Data items:
++++++++++

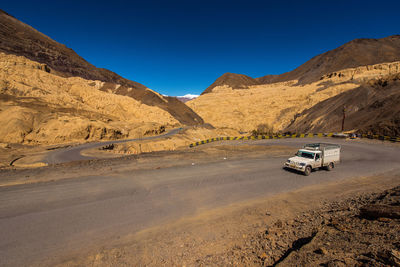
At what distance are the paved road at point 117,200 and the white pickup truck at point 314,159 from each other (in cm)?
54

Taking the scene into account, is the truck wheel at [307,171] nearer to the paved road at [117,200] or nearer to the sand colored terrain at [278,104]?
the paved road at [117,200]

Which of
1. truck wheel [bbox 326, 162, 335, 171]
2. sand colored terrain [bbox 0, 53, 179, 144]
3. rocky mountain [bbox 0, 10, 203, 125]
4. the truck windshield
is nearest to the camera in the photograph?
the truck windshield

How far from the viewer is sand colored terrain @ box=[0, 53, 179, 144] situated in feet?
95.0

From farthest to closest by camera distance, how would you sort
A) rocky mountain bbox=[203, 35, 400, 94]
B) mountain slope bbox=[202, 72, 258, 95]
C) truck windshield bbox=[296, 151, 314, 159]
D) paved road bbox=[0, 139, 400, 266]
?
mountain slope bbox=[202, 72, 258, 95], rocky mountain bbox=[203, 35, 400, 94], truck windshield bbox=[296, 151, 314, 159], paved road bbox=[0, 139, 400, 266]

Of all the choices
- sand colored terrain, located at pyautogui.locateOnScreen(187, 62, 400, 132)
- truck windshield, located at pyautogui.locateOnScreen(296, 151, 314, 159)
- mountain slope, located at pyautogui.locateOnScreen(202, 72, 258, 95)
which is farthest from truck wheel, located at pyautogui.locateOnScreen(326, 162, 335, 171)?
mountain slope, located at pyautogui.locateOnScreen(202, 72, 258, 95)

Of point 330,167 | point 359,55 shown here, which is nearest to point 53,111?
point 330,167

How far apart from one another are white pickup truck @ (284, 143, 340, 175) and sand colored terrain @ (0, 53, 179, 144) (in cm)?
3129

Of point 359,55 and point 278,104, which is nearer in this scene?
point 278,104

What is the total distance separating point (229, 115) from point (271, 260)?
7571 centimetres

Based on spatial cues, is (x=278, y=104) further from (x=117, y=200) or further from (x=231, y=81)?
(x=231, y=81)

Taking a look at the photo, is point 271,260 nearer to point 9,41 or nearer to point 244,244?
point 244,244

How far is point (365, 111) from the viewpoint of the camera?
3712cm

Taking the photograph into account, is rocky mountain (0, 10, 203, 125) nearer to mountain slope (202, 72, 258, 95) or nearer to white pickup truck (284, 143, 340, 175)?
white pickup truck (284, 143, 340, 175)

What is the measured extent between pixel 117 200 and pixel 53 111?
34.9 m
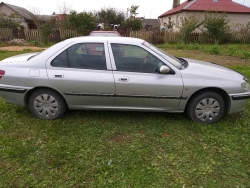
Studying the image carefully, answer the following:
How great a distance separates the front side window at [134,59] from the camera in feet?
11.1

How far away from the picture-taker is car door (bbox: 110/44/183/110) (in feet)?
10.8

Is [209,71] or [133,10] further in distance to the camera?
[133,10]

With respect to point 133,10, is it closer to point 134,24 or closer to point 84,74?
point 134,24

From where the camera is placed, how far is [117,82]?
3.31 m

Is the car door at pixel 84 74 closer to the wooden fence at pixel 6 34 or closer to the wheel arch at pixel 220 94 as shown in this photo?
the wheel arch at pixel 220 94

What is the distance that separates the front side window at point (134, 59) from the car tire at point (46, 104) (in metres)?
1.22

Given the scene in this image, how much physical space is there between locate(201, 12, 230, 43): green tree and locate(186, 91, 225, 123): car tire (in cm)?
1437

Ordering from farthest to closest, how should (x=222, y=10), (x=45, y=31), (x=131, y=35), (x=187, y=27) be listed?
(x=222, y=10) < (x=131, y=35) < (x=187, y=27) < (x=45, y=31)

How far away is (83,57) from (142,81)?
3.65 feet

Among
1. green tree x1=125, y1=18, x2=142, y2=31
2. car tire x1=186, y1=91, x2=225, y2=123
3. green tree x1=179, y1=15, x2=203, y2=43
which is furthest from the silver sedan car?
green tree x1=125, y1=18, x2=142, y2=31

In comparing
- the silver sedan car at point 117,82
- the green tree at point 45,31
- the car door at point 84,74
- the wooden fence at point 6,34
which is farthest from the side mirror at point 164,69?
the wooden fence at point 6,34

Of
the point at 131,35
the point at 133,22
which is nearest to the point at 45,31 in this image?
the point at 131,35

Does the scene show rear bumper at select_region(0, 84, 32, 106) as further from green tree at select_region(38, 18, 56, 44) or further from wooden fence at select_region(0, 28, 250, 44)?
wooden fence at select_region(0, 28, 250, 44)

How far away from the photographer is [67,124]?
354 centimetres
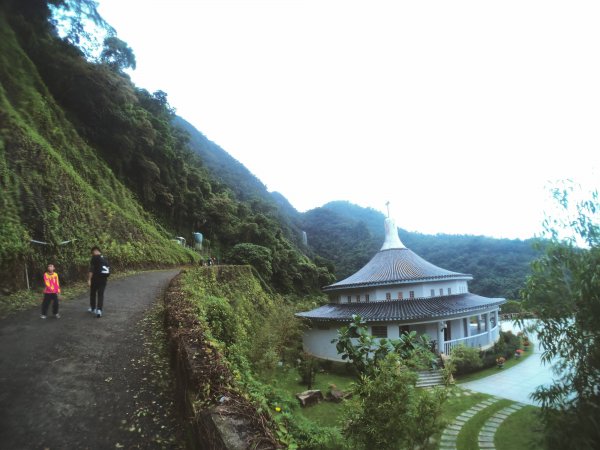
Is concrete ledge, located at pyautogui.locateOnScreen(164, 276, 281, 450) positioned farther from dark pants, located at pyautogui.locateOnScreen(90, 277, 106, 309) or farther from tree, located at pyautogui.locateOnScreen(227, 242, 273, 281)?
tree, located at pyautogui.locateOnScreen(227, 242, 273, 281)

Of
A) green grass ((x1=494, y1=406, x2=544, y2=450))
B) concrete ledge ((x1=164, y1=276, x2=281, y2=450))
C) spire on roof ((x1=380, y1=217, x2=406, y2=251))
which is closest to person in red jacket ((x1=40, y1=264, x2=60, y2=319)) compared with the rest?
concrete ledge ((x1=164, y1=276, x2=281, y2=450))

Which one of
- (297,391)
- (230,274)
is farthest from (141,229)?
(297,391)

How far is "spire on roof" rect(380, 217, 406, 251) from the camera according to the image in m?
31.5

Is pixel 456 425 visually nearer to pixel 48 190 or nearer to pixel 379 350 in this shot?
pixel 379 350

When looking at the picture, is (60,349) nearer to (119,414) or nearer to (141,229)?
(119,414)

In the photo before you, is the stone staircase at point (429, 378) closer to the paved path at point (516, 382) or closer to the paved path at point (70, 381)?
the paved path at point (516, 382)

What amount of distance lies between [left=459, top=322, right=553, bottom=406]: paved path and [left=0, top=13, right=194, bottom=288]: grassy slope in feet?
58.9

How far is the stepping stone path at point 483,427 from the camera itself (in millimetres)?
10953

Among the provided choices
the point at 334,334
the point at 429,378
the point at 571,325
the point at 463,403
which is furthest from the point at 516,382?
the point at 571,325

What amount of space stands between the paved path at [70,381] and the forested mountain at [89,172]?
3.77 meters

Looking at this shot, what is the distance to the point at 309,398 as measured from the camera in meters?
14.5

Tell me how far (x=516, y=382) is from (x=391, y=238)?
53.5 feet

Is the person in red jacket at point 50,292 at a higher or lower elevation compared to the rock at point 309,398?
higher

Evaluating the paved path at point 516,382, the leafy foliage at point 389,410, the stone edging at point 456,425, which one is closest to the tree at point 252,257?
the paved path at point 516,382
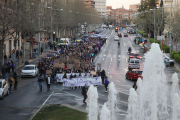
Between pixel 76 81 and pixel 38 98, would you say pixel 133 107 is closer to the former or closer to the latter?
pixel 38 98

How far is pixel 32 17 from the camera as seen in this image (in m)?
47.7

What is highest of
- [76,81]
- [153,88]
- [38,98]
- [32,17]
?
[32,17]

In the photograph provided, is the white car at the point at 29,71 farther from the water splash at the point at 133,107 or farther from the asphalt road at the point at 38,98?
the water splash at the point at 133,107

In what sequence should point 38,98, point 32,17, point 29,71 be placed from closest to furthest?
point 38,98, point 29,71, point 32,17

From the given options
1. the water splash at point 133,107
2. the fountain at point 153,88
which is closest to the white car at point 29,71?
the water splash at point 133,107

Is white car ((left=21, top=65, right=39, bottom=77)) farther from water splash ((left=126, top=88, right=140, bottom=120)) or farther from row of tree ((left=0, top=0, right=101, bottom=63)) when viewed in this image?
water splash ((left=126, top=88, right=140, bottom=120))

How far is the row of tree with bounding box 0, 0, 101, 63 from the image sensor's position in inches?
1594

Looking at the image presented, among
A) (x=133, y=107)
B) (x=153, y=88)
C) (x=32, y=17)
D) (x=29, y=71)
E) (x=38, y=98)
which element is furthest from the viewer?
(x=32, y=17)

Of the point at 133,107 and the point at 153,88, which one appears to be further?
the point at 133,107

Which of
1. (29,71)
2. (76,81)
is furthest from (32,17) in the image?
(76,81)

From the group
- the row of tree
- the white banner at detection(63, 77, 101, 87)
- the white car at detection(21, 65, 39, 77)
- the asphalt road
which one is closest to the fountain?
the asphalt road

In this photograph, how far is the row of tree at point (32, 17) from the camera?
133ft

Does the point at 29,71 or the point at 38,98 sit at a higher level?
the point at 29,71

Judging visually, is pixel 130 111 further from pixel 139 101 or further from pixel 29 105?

++++++++++

EXERCISE PROMPT -
Write out exactly the lines starting with the one that holds "Looking at the image presented, among" and running through the last line above.

SOLUTION BELOW -
Looking at the image presented, among
A) (x=133, y=107)
B) (x=153, y=88)
C) (x=32, y=17)
D) (x=29, y=71)
E) (x=38, y=98)
which element is furthest from the viewer?
(x=32, y=17)

Of the point at 133,107 and the point at 153,88, which one appears to be further?
the point at 133,107

Which of
1. (29,71)
2. (76,81)
is furthest from (32,17) in the image?
(76,81)

From the group
- the row of tree
- the white banner at detection(63, 77, 101, 87)
- the white car at detection(21, 65, 39, 77)
- the asphalt road
which one is closest to the fountain?
the asphalt road

In this photograph, how far is the row of tree at point (32, 17) from the camera?
133ft

Does the point at 29,71 or the point at 38,98 sit at a higher level?
the point at 29,71

Judging visually, is pixel 130 111 further from pixel 139 101 or further from pixel 29 105?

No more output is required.